Tasks to carry out -
1 – Answer these from the algorithms chapter text:
(a) What starting problem size does timing1.py set?
(b) In the expected output for Demo 2, how many seconds are listed for a problem size of 8000?
(c) What does Demo 3 say about how the number of iterations relates to the problem size?
2 – Continue the algorithms chapter text from its final sentence.

Introduction to Algorithms
Objectives
In this chapter, you will:
- Understand why algorithm analysis is important
- Use "Big-O" to describe execution time
- Understand the "Big-O" execution time of common operations on Python lists and dictionaries
- Understand how the implementation of Python data impacts algorithm analysis
- Understand how to benchmark simple Python programs
Demonstration Labs
Algorithms Demo 1:
File: timing1.py
Prints the running times for problem sizes that double,
using a single loop.
problemSize = 10000000
range_size = 5
print()
print("Count Problem Size Seconds")
work = 1
for count in range(range_size): #O(5n)
start = time.time() #O(1)
#the start of the algorithm
work = 1
for x in range(problemSize): #O(n)
work += 1 #O(2) = O(1) because of limits
work -= 1 #O(2) = O(1) because of limits
#the end of the algorithm
elapsed = time.time() - start
print(count+1 , end='')
print("%12d%16.3f" % (problemSize, elapsed))
problemSize *= 2
Expected Output:
| Problem Size | Seconds |
|---|---|
| 10000000 | 3.8 |
| 20000000 | 7.591 |
| 40000000 | 15.352 |
| 80000000 | 30.697 |
| 160000000 | 61.631 |
Algorithms Demo 2
Timing2.py
As another example, consider the following change in tester program's algorithm:
import time
problemSize = 1000
for count in range(5): #O(5n)
start = time.time() #O(1)
#start the algorithm
work = 1
for j in range(problemSize): # O(n)
for k in range(problemSize):
work += 1 #O(2)
work -= 1 #O(2)
#end of algorithm
elapsed = time.time() - start
print(f'{count+1} {problemSize} - {elapsed}')
problemSize *= 2
Expected Output:
| PROBLEM SIZE | SECONDS |
|---|---|
| 1000 | 0.387 |
| 2000 | 1.581 |
| 4000 | 6.463 |
| 8000 | 25.702 |
| 16000 | 102.666 |
Algorithms Demo 3:
File: counting.py
Prints the number of iterations for problem sizes
that double, using a nested loop.
problemSize = 1000
range_size = 5
print("Count Problem Size Iterations")
for count in range(range_size):
number = 0
work = 1
for j in range(problemSize):
for k in range(problemSize):
number += 1
work += 1
work -= 1
print(count+1 , end="")
print("%12d%15d" % (problemSize, number))
problemSize *= 2
**As you can see from the results, the number of iterations is the square of the problem size
Expected Output:
| PROBLEM SIZE | SECONDS |
|---|---|
| 1000 | 1000000 |
| 2000 | 4000000 |
| 4000 | 16000000 |
| 8000 | 64000000 |
| 16000 | 256000000 |
Algorithms Demo 4:
File: countfib.py Prints the number of calls of a recursive Fibonacci function with problem sizes that double.

Data section -
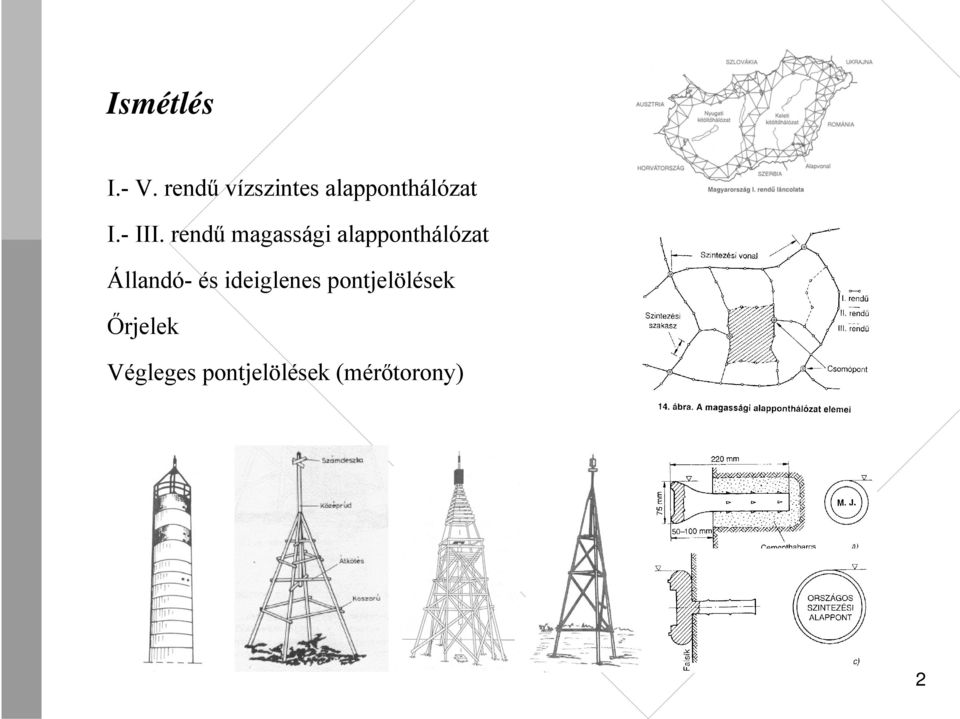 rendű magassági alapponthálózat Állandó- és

...

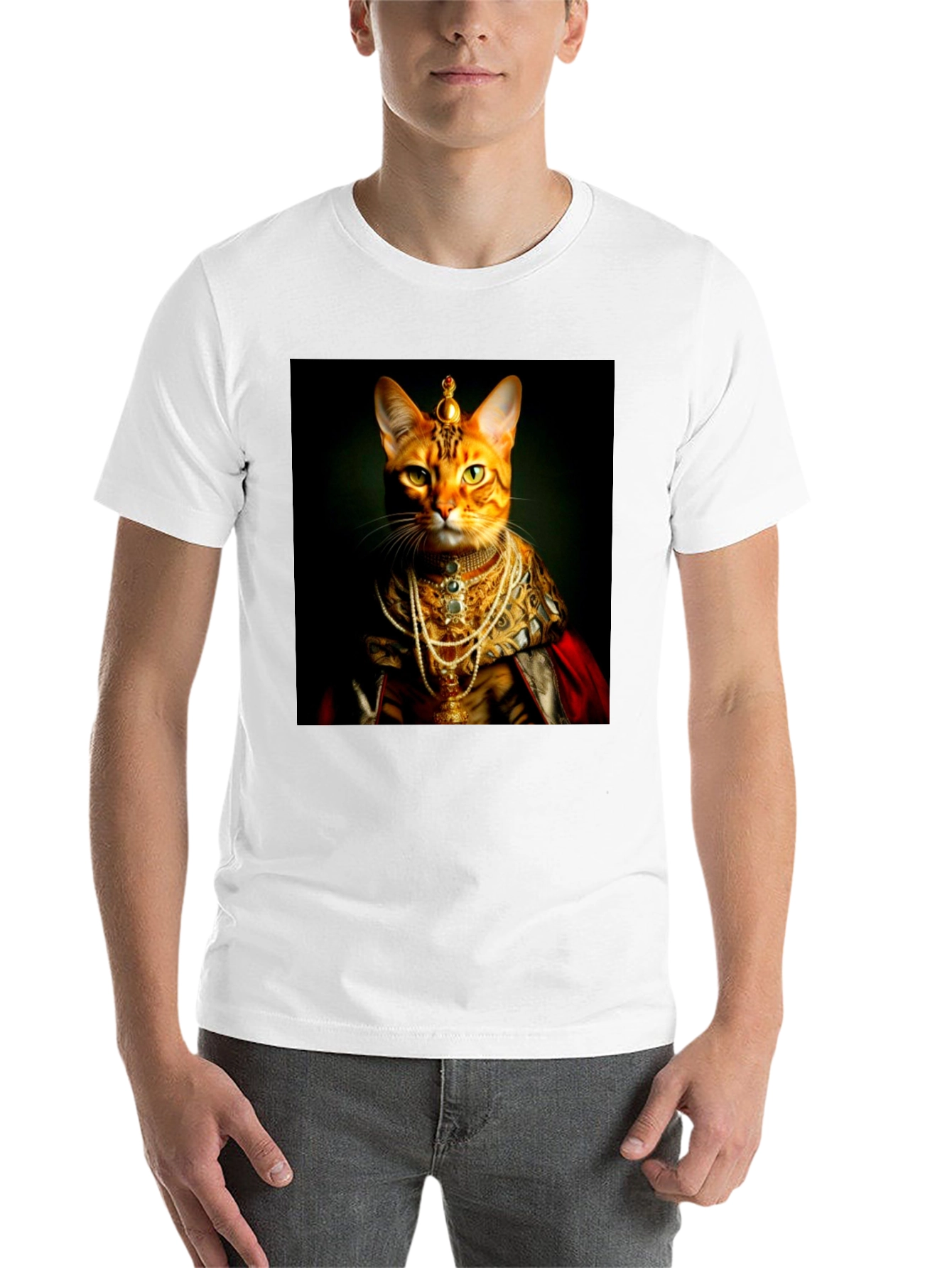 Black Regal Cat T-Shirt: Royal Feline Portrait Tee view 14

Answers in order -
1 –
(a) 10000000
(b) 25.702
(c) The number of iterations is the square of the problem size.

2 –
from collections import Counter
def fib(n, counter):
#count the number of calls of fib function
counter[n] += 1
if n < 3:
return 1 #base case
else:
return fib(n-1, counter) + fib(n-2, counter)
problemSize = 2
for count in range(5):
counter = Counter()
#start of the algorithm
fib(problemSize, counter)
#end algorithm
print(f'{problemSize} {counter}')
problemSize *= 2
Expected Output:
| PROBLEM SIZE | CALLS |
|---|---|
| 2 | 1 |
| 4 | 5 |
| 8 | 41 |
| 16 | 1973 |
| 32 | 4356617 |
Search Algorithms
Minimum Example Search
def index0fmin(lyst):
"""Returns the index of the minimum item."""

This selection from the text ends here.